EXERCISE AIM
Continue the article on simulation training at Penn's School of Nursing, starting after its last paragraph.

QUOTED PASSAGE

Simulating real-world health care

When US Airways captain Chesley “Sully” Sullenberger III made a successful emergency landing of his plane on the Hudson River in 2009, it wasn’t because he got lucky.

In fact, Sullenberger, like other pilots before and after him, relied on a kind of finely honed muscle memory, having been prepared in flight simulators for emergencies, freak occurrences, and the unthinkable.

These days, pilots aren’t the only professionals learning how to handle the unexpected in simulated settings. Increasingly, simulation centers are integral to teaching the next generation of health care providers.

Last fall, Penn’s School of Nursing greatly expanded students’ simulation experience. The new Helene Fuld Pavilion for Innovative Learning, which was renovated over the summer and reopened in September, expands the school’s simulation space to 7,000 square feet, with rooms and berths designed to all measures of care settings, including outpatient, hospital, and home care.

“[Simulation] prepares students for patient interaction. Our goal is to help them find comfort in any setting in which they will be moving through clinical experiences and hopefully practicing,” says Angela Iorianni Cimbak, director of the school’s simulation center. “Simulation is for safety training but it’s also for low-frequency, high-impact events.”

Simulation is not designed specifically for psychomotor skill acquisition, such as learning how to properly administer an injection to a diabetic patient. Instead, Cimbak says this is a fringe benefit of simulated learning.

More importantly, simulation underscores the importance of caring for the whole patient and communicating with other nursing students, patients, and families, and gives students confidence as they prepare for real-world settings.

“I need to shake the heads of our students—reframe them. You’re giving care to the patient, so the expectation is you’re bringing with you the bedside thinking, priority setting, and decision-making, along with safe psychomotor practice,” Cimbak explains. “They go hand-in-hand. Soft skills, as we call them, and team-building skills, collaborative skills, are very important for simulation. Simulation is also about shared communication.”

The environments in which students are interacting with each other in small teams also helps to introduce them to the socialization behavior of nurses, which includes collaboration and building trusting relationships.

In the center, each berth contains a camera so students are able to watch their interactions with simulated patients. Cimbak says what they see may surprise them. They may notice—perhaps for the first time—that they had their back to the patient for most of the interaction, or focused their attention on the computer screen.

This kind of feedback proves invaluable in the learning process.

“The students see the big picture,” says Deborah Becker, practice assistant professor of nursing and assistant dean for innovations in simulation. “By participating hands-on in case studies, they are learning to be critical thinkers and have the freedom to make mistakes. Afterwards, they deconstruct their decision-making and work with a faculty member and peers to determine what they might do differently in the future.”

Stored items:
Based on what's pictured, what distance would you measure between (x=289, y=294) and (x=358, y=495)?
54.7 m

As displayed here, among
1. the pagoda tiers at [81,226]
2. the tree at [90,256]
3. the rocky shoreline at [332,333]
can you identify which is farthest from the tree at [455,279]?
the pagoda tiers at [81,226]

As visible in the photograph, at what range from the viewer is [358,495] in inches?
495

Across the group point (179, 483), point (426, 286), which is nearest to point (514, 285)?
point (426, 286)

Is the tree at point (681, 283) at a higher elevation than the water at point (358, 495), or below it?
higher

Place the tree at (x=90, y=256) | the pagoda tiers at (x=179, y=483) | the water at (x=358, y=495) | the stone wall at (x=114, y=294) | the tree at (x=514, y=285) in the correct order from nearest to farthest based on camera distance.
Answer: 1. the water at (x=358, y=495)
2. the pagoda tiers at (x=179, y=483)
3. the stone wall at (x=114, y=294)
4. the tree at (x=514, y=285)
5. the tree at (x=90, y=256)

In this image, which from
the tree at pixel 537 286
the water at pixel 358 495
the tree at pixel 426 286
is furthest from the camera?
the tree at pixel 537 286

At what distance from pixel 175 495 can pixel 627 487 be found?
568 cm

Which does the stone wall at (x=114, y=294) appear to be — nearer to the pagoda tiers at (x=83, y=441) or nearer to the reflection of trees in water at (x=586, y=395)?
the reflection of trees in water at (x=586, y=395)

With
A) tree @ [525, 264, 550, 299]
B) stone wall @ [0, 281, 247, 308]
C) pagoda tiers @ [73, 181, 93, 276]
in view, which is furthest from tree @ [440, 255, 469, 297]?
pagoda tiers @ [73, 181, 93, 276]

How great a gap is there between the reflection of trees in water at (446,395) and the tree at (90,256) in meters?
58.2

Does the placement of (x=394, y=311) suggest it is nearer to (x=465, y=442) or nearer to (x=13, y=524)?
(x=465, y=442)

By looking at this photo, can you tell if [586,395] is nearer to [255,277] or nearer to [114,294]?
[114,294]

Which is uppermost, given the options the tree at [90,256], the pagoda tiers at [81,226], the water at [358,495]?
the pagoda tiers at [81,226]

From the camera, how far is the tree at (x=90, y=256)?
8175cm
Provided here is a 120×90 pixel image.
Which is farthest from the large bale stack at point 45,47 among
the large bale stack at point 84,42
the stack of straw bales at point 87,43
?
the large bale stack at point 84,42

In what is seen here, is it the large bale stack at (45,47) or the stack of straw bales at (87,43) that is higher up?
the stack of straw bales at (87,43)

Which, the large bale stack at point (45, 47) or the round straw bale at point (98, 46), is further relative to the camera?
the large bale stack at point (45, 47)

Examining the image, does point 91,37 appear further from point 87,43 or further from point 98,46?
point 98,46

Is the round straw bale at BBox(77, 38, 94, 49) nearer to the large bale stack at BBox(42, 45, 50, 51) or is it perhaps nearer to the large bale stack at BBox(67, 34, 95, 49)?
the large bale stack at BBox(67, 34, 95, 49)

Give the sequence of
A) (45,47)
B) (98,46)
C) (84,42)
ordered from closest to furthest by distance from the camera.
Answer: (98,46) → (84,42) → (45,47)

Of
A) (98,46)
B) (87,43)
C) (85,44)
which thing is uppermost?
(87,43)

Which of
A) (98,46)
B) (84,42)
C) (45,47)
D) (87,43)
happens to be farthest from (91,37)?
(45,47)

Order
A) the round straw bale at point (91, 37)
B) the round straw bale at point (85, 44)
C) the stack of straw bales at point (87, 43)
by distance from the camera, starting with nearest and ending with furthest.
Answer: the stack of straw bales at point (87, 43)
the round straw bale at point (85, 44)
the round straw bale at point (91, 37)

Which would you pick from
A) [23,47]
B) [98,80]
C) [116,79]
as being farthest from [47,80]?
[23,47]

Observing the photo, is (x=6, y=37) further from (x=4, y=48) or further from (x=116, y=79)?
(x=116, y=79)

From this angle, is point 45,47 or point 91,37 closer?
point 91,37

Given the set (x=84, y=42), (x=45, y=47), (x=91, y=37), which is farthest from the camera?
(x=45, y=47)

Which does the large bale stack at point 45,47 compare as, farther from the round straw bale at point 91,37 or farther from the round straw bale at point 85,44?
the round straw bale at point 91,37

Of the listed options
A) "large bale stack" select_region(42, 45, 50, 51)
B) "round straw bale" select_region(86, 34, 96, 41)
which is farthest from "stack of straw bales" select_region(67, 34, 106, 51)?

RESULT OF THE TASK
The renovated space includes a main room outfitted with berths that fit hospital beds, as well as several smaller rooms that mimic a variety of clinical, outpatient, or home care settings. Each berth has a headwall unit equipped with oxygen and suction instruments, as well as a computer, on which the simulated patient’s electronic health record (EHR) may be displayed. Patient simulators are interactive mannequins that range in age, gender, and race, and can be outfitted for behavioral, live action, and high-fidelity simulations. In other words, monitors beep, patients breathe, and babies cry—just as they do in real-life settings.

Every undergraduate Penn Nursing student is exposed to the simulation center, initially through a “super-sim day” held in the fall semester of freshman year. As students move through their coursework and prepare for clinical placements, they spend more time in the lab, learning hands-on patient care that ranges from bariatric surgery to complications during childbirth.

Aiding Cimbak are nearly 30 well-educated nursing professionals who work at the  simulation center between 2 and 20 hours a week. A majority are practitioners in the community, including Children’s Hospital of Philadelphia and the Hospital of the University of Pennsylvania.

The simulation center also opened its doors in December to host a three-day collaborative course for members of the Philadelphia community, including professionals from Penn Nursing, UPHS Nursing, the Children’s Hospital of Philadelphia, and Thomas Jefferson University.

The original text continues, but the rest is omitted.